◆ **Requirement**: For this exercise, return exactly the lines of the material below that begin at the one with "site SER_S12_J06." and stop after the one with "Label granularity: sequence-level.".

►

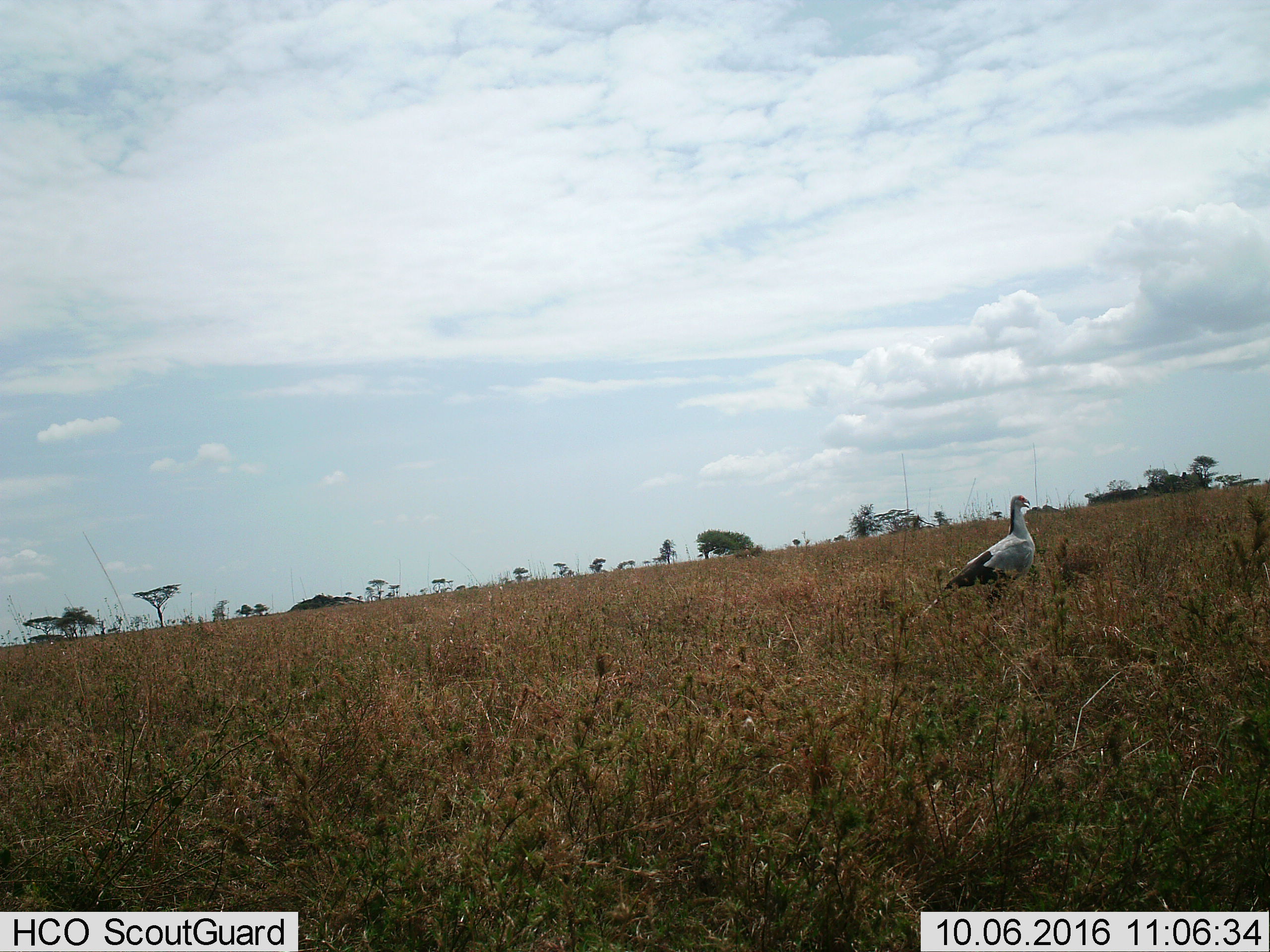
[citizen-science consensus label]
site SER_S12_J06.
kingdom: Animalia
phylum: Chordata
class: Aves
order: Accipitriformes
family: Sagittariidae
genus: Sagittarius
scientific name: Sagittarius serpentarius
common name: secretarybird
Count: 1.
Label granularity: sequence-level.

◄
►

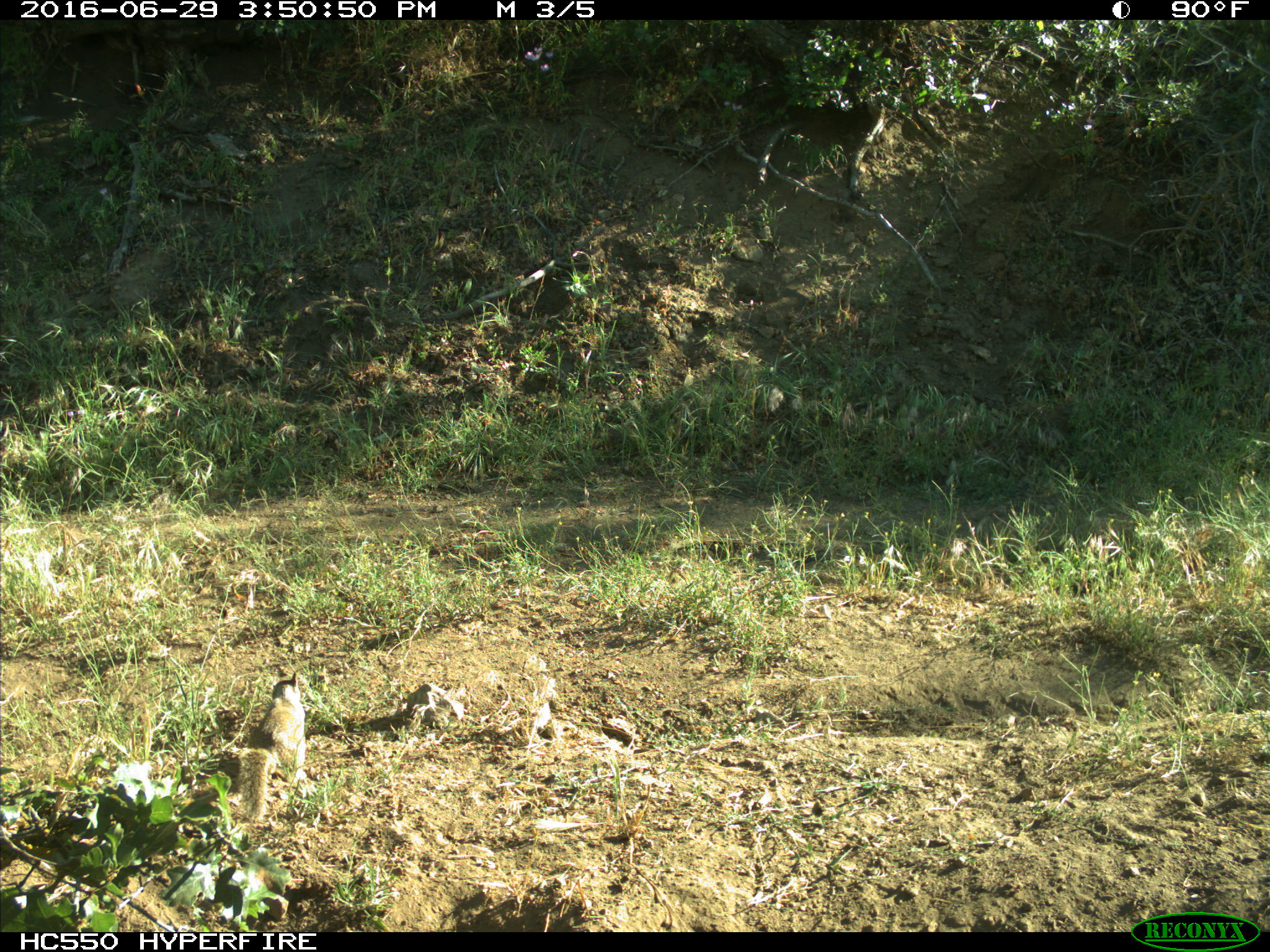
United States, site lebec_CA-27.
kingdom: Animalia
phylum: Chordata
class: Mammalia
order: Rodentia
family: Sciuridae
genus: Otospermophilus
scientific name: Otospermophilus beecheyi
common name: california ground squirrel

◄

◆ **Answer space**:
site SER_S12_J06.
kingdom: Animalia
phylum: Chordata
class: Aves
order: Accipitriformes
family: Sagittariidae
genus: Sagittarius
scientific name: Sagittarius serpentarius
common name: secretarybird
Count: 1.
Label granularity: sequence-level.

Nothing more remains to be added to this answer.